Apartment rents are economically sensitive and benefit greatly when the job market is improving and when there is inflation. With the amount of stimulus being pumped into the economy, combined with the continuing recovery from COVID, we expect both in the coming years.
We want to be positioned in apartments before the full economic recovery, while prices remain distressed. The bottom line is that the rally in these REITs is substantially underway. The fundamentals reported at Q4 earnings support a big upside movement in apartment REITs. They are set to benefit from both improving fundamentals and momentum.
I am Buying Apartments Hand over FistSummary + Short-term leases make apartments sensitive to economic changes.
+ In 2020, that brought prices down.
+ In 2021, the economy will see a supercharged recovery.
+ For apartment REITs, catch the rally now, it is just getting started!

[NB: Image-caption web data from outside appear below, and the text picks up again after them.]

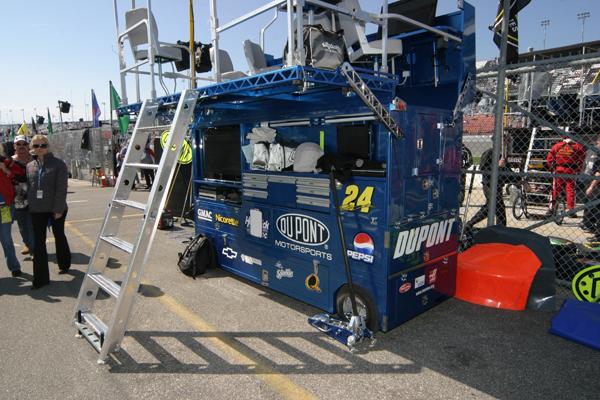 NASCAR Pit Box Manufacturer  Nitro Manufacturing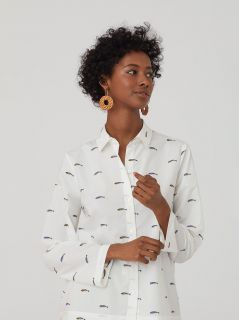 Camisa Nice Things Little fish Print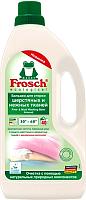 Гель для стирки Frosch Для шерстяных и нежных тканей (1.5л) -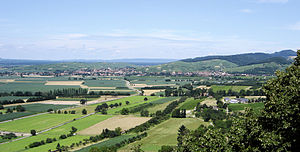 Foothill zone (Upper Rhine Graben) - The Upper Rhine Plain and foothill zone of the southern Black Forest. View from Staufen Castle towards Schönberg (rear right)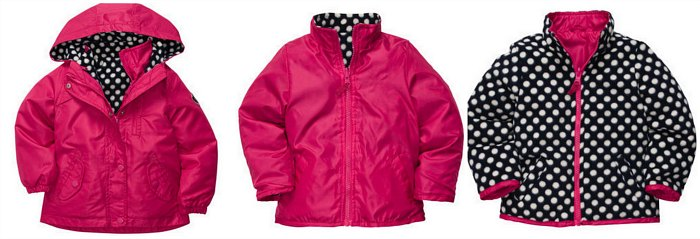 Oshkosh B'Gosh 4 in 1 jacket
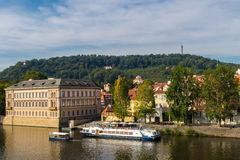 Vista do rio Vltava de Praga Foto de Stock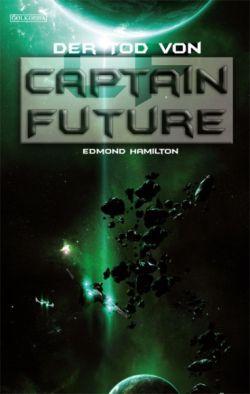 Captain Future - Die verschollenen Abenteuer 2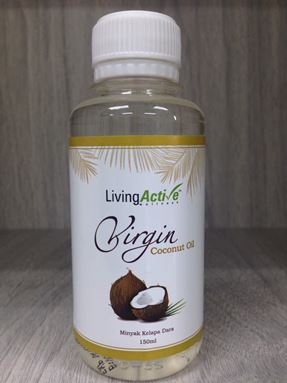 Virgin Coconut Oil 150ml
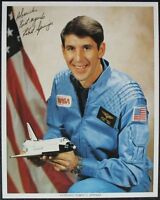 s1462) Astronaut Robert C. Springer - NASA Photo JSCL 245 Autograph Autogramm OU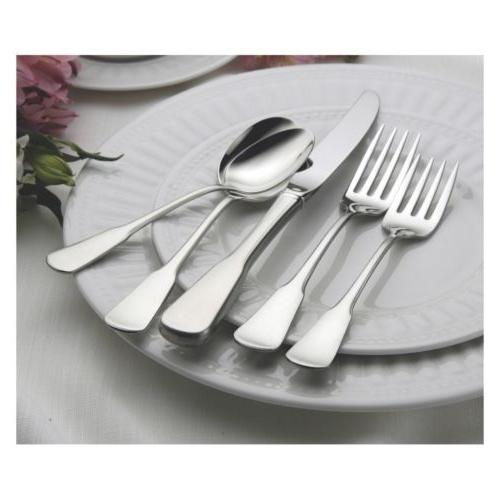 Oneida Colonial Boston Flatware Service 4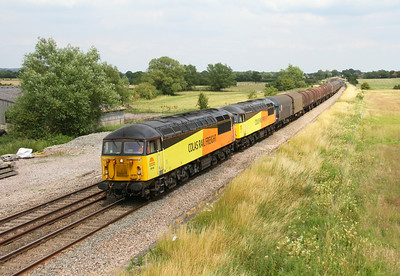 56105 Shrivenham 12/07/14 6V62 Tilbury to Llanwern with 56113 (the sun did the usual disappearing act at the last minute)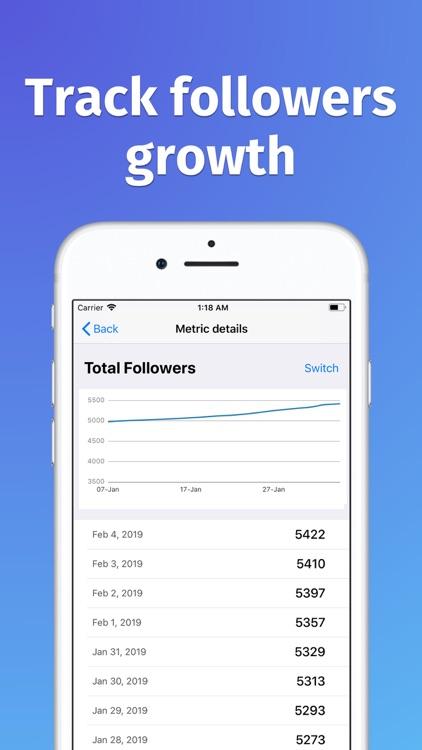 Analytics for Instagram Sova screenshot-4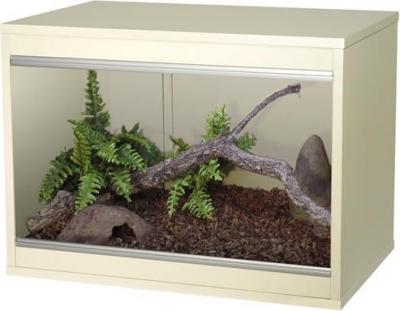 Terrarium Repti-vivarium Coquille d'oeuf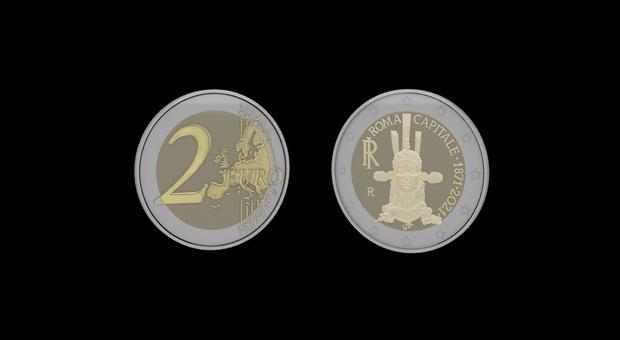 La moneta da due euro dedicata ai 150 anni di Roma Capitale d'Italia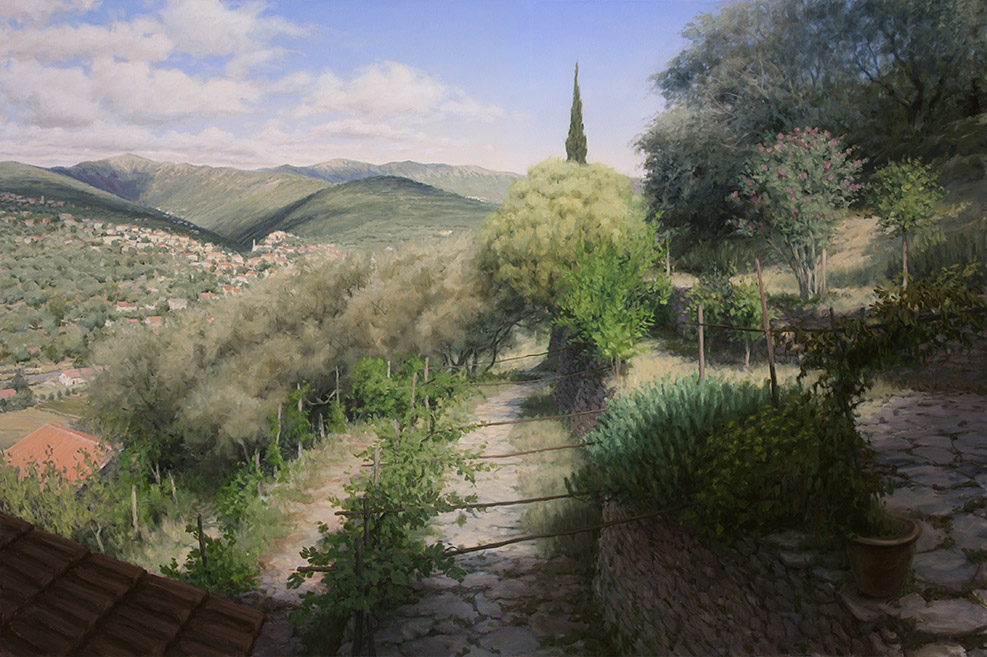 Painting of The Val Prino from Isolalunga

One of the most beautiful part of owning real estate is that it is literally everywhere and it is needed for literally everything. Anything that humans do, build or create couldn't be done without real estate. Where you live, where you work, where you play, where you exist and even where you will be buried are all "where's," which means somebody, somewhere has paid for and/or is renting that location. Everybody is somewhere, and somebody bought or rented the real estate they are on! An important part of real estate is that supply can be limited based on "hot" locations, which drives prices up. Another important factor is that real estate is a great hedge against inflation, much better than keeping your hard-earned cash eroding at your local bank.
For landlords, real estate provides a very wide variety of opportunities and different ways to collect rents. Of course, not all investment opportunities are created equal. Over time, various types of real estate have evolved their own norms, customs and even laws.
For example, for residential apartments, the vast majority of leases are for a year or less. Commercial properties generally have much longer leases, with some types of real estate seeing 15+ year leases as the norm. Having very short lease terms is something that really sets multi-family real estate apart from other types of real estate.
It is also something that makes it particularly appealing in an inflationary environment. When the economy is growing, multi-family is a great place to be.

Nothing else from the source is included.